> **TEXT UNDER STUDY**:
_ _ _

NODEDC_1C/AGENTS.md

4.7 KiB

encoding_rule

  • All source/code/config/docs files must be saved and edited in UTF-8 without BOM; never write mojibake placeholders or replacement characters.

commit_message_rule

  • After applying fixes, always provide the user with a ready commit title in Russian.

graphify

This project has a graphify knowledge graph at graphify-out/.

Rules:

  • Before answering architecture or codebase questions, read graphify-out/GRAPH_REPORT.md for god nodes and community structure
  • If graphify-out/wiki/index.md exists, navigate it instead of reading raw files
  • After modifying code files in this session, run python -c "from graphify.watch import _rebuild_code; from pathlib import Path; _rebuild_code(Path('.'))" to keep the graph current

codex_domain_loop

  • Project-scoped Codex orchestration lives under .codex/.
  • Use .codex/skills/domain-case-loop for repeatable domain hardening loops on one concrete case.
  • Prefer docs/orchestration/active_domain_contract.json as the single mutable source of truth for the current domain/scenario pack; keep the agent canon stable and swap only this file when the active domain changes.
  • The same skill/launcher also supports multi-step domain scenarios with shared assistant session state under artifacts/domain_runs/<scenario_id>/steps/.
  • For full domain question pools, use pack mode and aggregate artifacts under artifacts/domain_runs/<pack_id>/scenarios/.
  • Preserve current architecture: domain loop may automate capture, review, rerun, and artifact storage, but must not rewrite runtime foundations.
  • Prefer machine-readable case artifacts in artifacts/domain_runs/<case_id>/, especially baseline_turn.json / rerun_turn.json, over ad hoc prose-only summaries.

_ _ _

> **INFORMATION SUPPLIED**:
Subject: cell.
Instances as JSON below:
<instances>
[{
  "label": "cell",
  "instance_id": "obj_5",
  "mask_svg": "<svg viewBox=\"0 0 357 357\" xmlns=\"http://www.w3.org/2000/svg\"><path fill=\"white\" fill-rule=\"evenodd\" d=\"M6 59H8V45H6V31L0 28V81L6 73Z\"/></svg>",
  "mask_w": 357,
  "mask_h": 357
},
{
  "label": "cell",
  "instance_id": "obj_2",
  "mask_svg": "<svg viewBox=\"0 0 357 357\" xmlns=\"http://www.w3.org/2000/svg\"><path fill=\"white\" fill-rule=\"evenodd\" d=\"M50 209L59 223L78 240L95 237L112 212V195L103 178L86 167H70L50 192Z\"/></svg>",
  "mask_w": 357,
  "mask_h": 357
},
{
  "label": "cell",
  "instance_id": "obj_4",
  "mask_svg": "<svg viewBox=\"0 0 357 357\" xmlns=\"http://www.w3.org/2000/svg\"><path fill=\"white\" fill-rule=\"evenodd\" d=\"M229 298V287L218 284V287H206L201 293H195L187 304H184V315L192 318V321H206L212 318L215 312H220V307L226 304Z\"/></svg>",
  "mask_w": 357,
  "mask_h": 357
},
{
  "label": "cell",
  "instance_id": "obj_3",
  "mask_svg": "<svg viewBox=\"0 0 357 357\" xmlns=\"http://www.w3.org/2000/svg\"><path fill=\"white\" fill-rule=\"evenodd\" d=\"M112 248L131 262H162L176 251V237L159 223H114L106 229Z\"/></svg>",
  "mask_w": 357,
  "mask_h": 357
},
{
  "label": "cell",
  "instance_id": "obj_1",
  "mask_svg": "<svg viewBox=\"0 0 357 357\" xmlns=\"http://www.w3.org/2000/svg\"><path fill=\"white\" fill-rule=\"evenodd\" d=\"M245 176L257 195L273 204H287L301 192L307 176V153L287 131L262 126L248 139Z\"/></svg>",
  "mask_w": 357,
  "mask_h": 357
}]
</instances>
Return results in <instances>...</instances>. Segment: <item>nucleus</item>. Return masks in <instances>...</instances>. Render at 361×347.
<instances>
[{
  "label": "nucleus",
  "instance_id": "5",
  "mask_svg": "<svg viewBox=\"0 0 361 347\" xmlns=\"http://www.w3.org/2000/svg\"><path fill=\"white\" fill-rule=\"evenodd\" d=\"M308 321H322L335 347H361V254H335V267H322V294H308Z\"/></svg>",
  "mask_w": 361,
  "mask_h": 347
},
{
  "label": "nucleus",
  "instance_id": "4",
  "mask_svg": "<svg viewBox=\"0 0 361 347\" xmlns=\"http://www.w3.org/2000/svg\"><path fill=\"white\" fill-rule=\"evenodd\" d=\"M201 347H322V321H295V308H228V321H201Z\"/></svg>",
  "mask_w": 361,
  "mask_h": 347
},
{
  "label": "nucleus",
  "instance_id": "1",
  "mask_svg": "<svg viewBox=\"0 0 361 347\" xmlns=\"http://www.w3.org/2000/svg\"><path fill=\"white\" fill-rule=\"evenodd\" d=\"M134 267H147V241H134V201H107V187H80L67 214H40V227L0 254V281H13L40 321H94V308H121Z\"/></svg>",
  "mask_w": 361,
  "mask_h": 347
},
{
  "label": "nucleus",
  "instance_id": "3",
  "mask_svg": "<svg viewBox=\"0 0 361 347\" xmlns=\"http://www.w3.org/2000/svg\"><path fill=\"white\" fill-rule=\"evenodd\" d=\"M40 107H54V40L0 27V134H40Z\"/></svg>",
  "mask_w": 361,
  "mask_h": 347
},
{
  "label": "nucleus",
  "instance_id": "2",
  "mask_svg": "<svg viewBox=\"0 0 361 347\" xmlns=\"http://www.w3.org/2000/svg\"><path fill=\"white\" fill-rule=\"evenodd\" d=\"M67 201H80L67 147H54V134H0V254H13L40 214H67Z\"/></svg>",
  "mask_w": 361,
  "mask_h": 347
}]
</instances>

_ _ _

> **REQUIRED TASKS**:
A. In the NODEDC_1C agent guidelines, what language should the ready commit title be written in?
B. Continue the NODEDC_1C agent guidelines after their last rule.

> **TASK RESPONSES**:
A. Russian.

B.
  • For cascading user questions in one domain, prefer scenario artifacts (scenario_manifest.json, scenario_state.json, per-step turn.json) over separate unlinked case folders.
  • For follow-up-heavy domains, treat acceptance as scenario-tree coverage: root node, critical child nodes, critical edges, and the primary user path must be validated explicitly.
  • Do not accept a domain when only the root snapshot works but selected-object or drilldown follow-up edges still fail.
  • For critical branches, validate at least canonical wording, colloquial wording, and UI-generated selected-object wording when that UX exists.
  • Treat temporal carryover, selected-object carryover, answer-shape match, and ordering semantics as first-class acceptance invariants rather than optional polish.
  • Treat direct-answer-first behavior, business usefulness, selected-object memory, and field truthfulness as first-class analyst criteria rather than optional presentation polish.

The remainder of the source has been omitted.